Federal rules eased for opioid addiction treatment drug
■ The White House's drug czar tells participants at the AMA National Advocacy Conference about the administration's latest efforts to curb addiction and overdose of painkillers.
By Charles Fiegl amednews staff — Posted Feb. 25, 2013
Washington Federal regulators have relaxed restrictions on physicians prescribing the opioid addiction treatment drug buprenorphine to patients.
The rule change offers doctors and opioid treatment programs greater flexibility when dispensing buprenorphine, a drug used to wean patients off opiates.
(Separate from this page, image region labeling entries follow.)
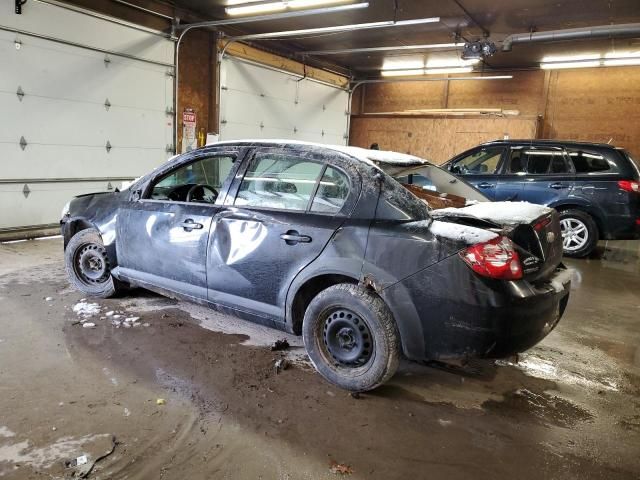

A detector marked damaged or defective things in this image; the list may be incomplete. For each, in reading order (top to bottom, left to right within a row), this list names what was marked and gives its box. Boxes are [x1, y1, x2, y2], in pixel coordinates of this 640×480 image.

collision damage [58, 141, 568, 392]
damaged black sedan [60, 141, 568, 392]
crumpled rear bumper [380, 255, 568, 360]
broken tail light [460, 235, 520, 280]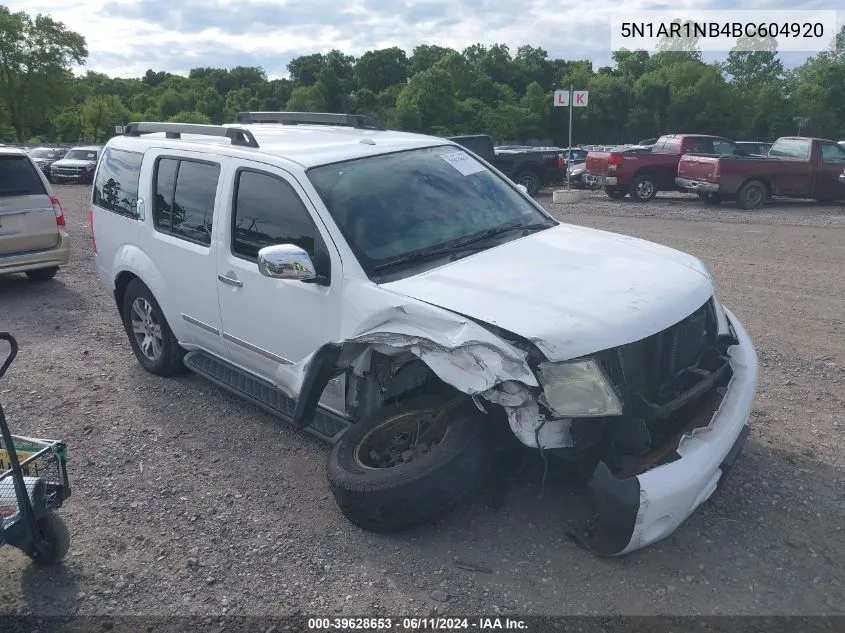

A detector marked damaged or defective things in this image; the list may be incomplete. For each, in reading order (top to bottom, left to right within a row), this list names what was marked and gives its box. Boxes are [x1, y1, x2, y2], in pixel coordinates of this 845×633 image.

crumpled hood [380, 223, 712, 360]
exposed headlight housing [536, 358, 624, 418]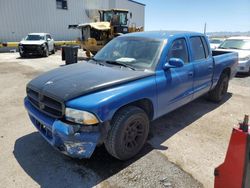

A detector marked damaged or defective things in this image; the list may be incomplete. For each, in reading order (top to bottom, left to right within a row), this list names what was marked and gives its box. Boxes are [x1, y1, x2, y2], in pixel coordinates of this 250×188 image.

damaged hood [26, 62, 153, 102]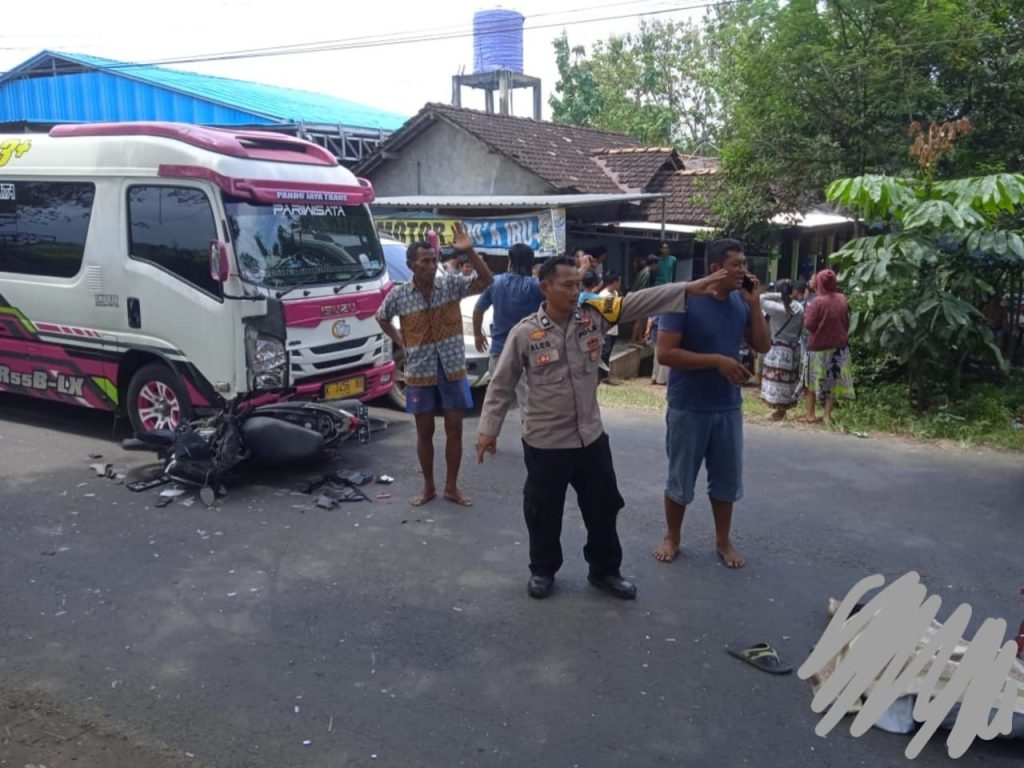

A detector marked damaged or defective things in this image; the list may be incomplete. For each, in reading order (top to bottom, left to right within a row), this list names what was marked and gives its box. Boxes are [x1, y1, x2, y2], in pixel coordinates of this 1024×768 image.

crashed motorcycle [123, 392, 372, 496]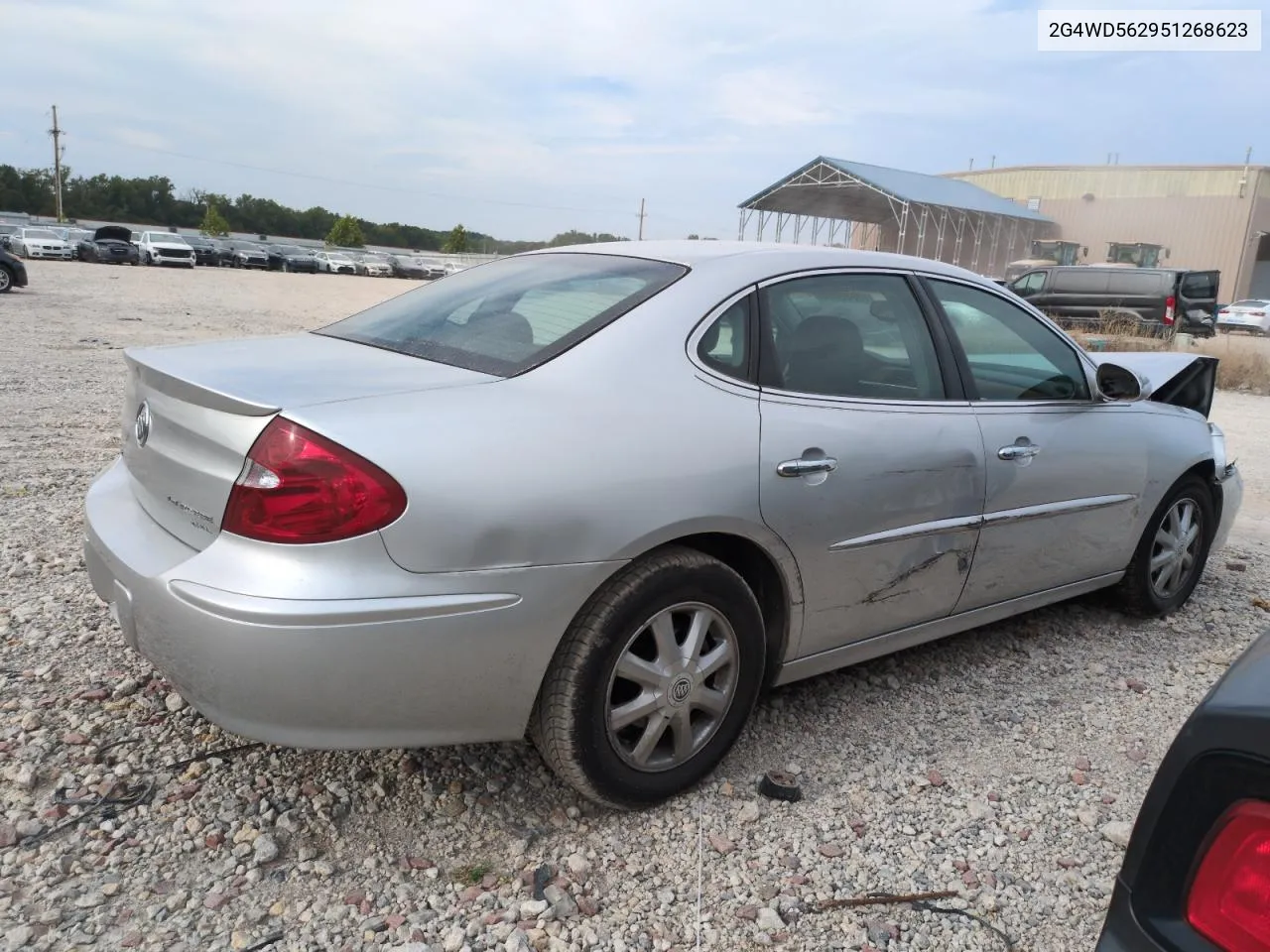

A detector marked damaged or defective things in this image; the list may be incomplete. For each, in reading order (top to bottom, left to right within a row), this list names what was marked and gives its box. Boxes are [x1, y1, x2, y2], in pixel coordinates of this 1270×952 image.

dented door panel [758, 391, 988, 658]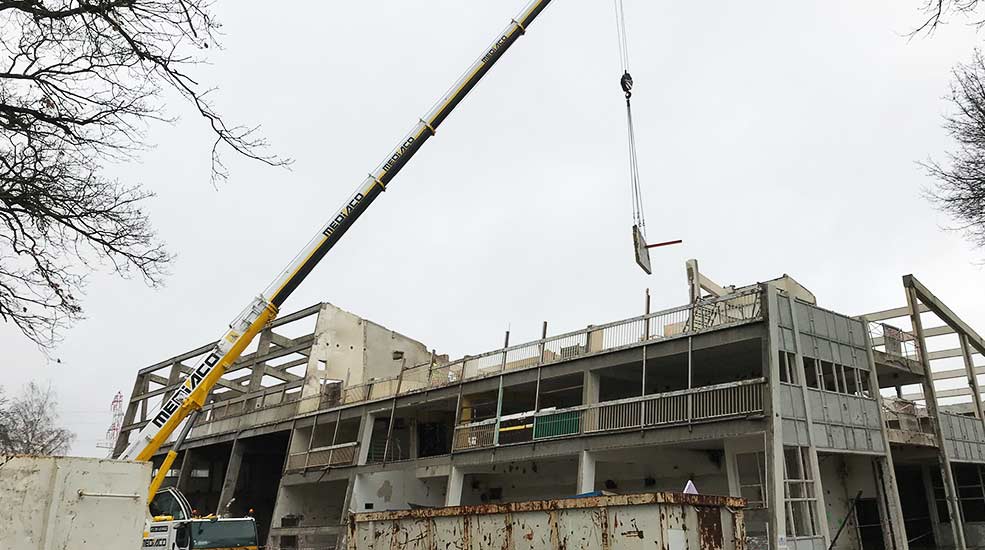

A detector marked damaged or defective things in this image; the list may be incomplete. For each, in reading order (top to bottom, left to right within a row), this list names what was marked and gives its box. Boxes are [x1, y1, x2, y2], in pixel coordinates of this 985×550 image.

rusty metal fence panel [350, 496, 740, 550]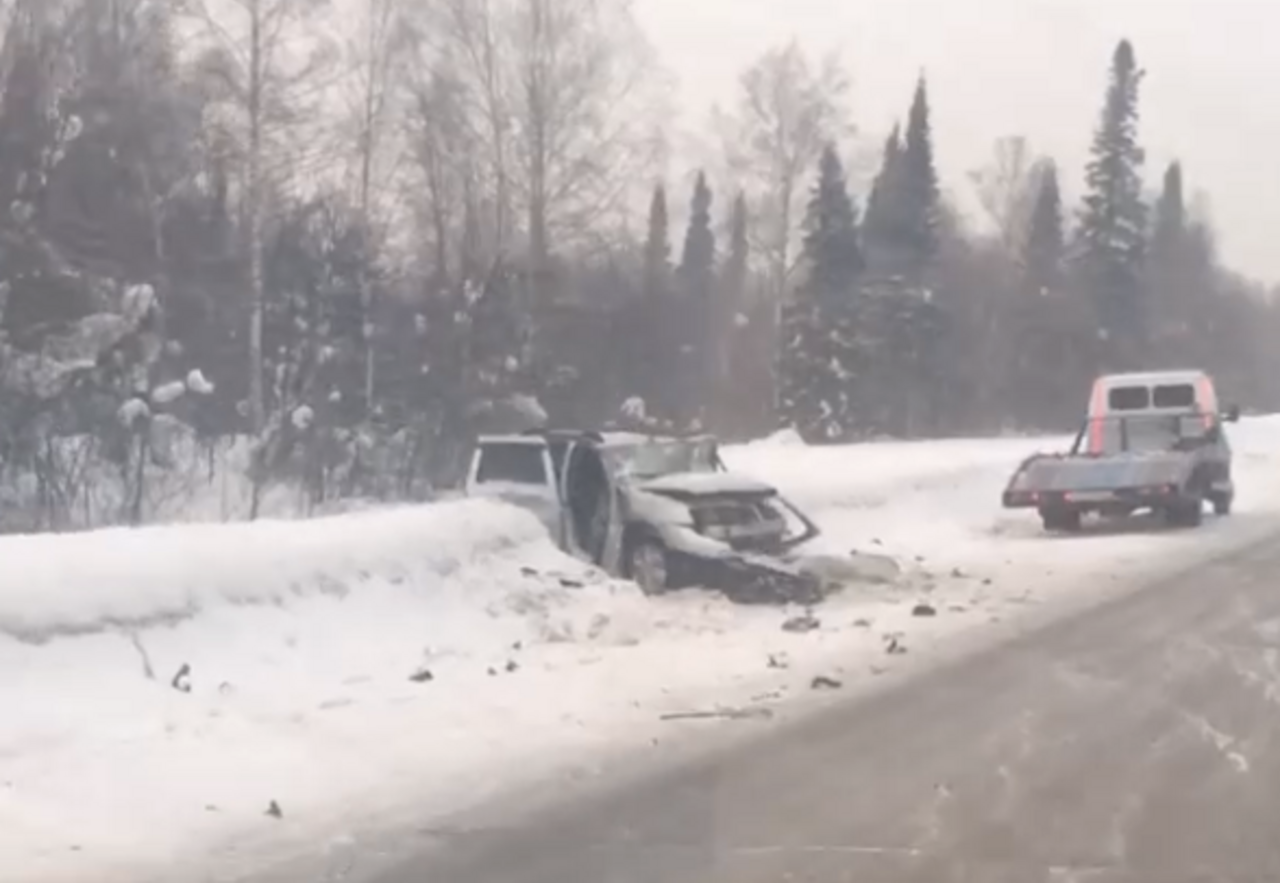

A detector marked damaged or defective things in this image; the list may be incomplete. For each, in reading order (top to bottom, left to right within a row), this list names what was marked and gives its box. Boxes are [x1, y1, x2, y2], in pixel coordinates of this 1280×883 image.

severely crashed car [464, 430, 824, 608]
crumpled hood [636, 474, 776, 500]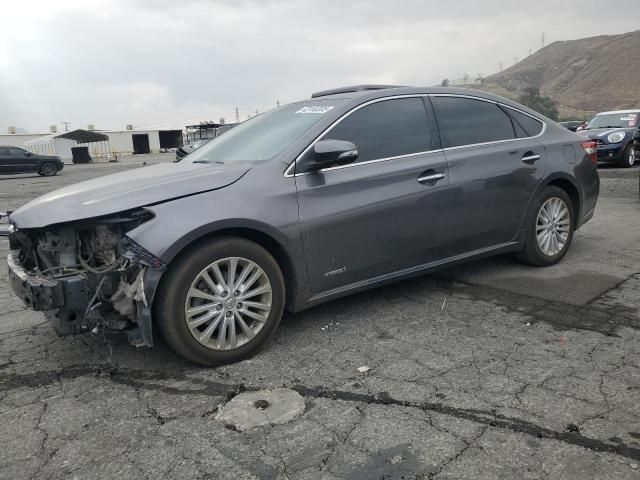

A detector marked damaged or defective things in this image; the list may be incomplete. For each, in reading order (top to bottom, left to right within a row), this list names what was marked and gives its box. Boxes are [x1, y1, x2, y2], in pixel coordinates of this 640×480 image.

damaged front end [7, 210, 164, 344]
cracked asphalt [1, 156, 640, 478]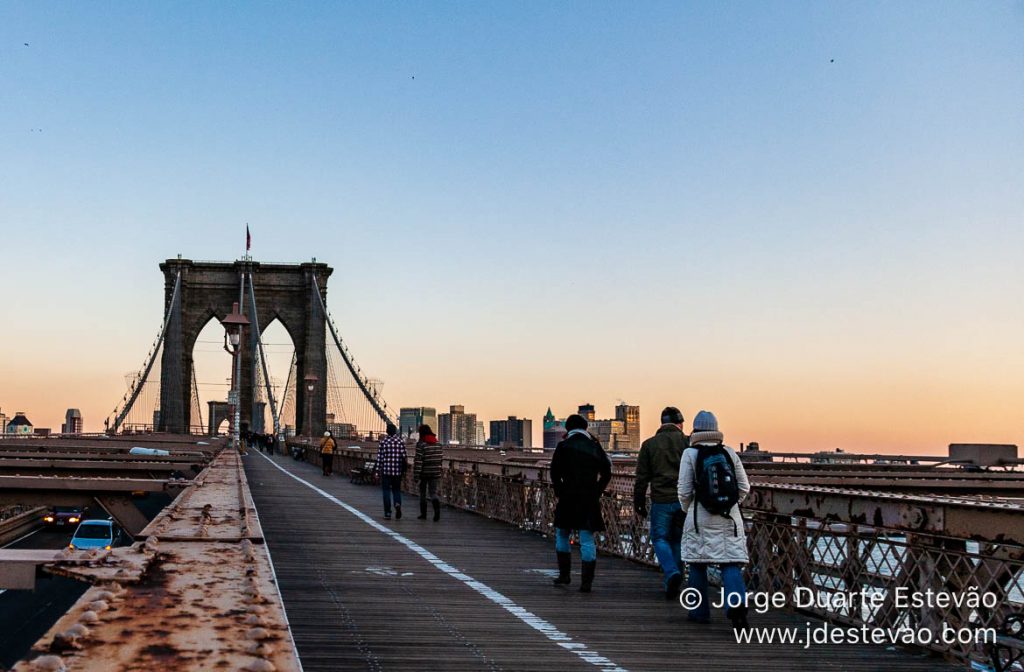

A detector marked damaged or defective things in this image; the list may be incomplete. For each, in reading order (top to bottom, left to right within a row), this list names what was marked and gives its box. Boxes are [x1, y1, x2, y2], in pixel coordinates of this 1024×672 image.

rusty bridge railing [314, 446, 1024, 668]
The regulation was discussed along with several other topics by U.S. Office of National Drug Control Policy Director R. Gil Kerlikowske during the American Medical Association's 2013 National Advocacy Conference in Washington on Feb. 13.
In 2011, the White House launched a national plan to take a multifaceted approach toward fighting prescription drug abuse. Kerlikowske, known to many as the White House's drug czar, highlighted the latest efforts to combat drug diversion, boost treatment programs and increase education initiatives.
Americans are prescribed 99% of the hydrocodone manufactured while representing less than 5% of the world's population, AMA Board Chair Steven J. Stack, MD, said while introducing Kerlikowske. “This is a crisis,” Dr. Stack said. “This is an epidemic. We do bear responsibility for a piece and portion of this.”
Kerlikowske said he has found physicians and the AMA as partners committed to working to address the problem. Further input from doctors and other health care professionals is needed, for example, to reduce the prevalence of pill mills and detect doctor shopping.
On the front lines, physicians must remain vigilant when prescribing painkillers and discussing appropriate use of medicines, Kerlikowske said. Americans trust their health care professionals and often are more open to discussing drug problems with their physicians rather than with close relatives. “You have this power to intervene early,” he said.
More patients can take drug home
The Obama administration had recognized federal policy regarding buprenorphine to be too restrictive, Kerlikowske said. The White House announced the final buprenorphine rule in December 2012 and now permits certain programs and physicians to dispense buprenorphine addiction treatment products as take-home medicine without specifying a length of treatment for the patient. The change increases “flexibility in treatment and is justified by the experience to date with buprenorphine addiction treatment products, together with buprenorphine's safety profile,” the rule states.
Federal regulators did warn that there still is a risk of buprenorphine abuse and diversion. However, abuse of the drug appears to be much less compared with other opioids.
The Health and Human Services secretary “will continue to monitor abuse while applying the specific buprenorphine abuse reduction interventions discussed elsewhere in this notice,” the rule stated. “While cognizant of this abuse, the secretary believes that eliminating the time in treatment restrictions for buprenorphine will result in more patients treated in structured opioid treatment programs, where controls and requirements can be applied to identify and address buprenorphine abuse and diversion.”
The Office of National Drug Control Policy has focused on improving prescription drug monitoring programs to break down silos of information and improve interoperability among states, Kerlikowske said. For instance, a physician in eastern Kentucky might need to check three state databases, including Ohio and West Virginia, for patient history when prescribing painkillers.
“Our prescription drug monitoring programs are being vastly improved as a result of the work that you've done … to make them more robust and easier to use,” he said.
Kerlikowske also stressed the importance of training physicians to practice safe opioid prescribing. The AMA offers free training sessions on prescribing opioids and on the public health response to prescription drug abuse. The sessions can be viewed on the AMA's website.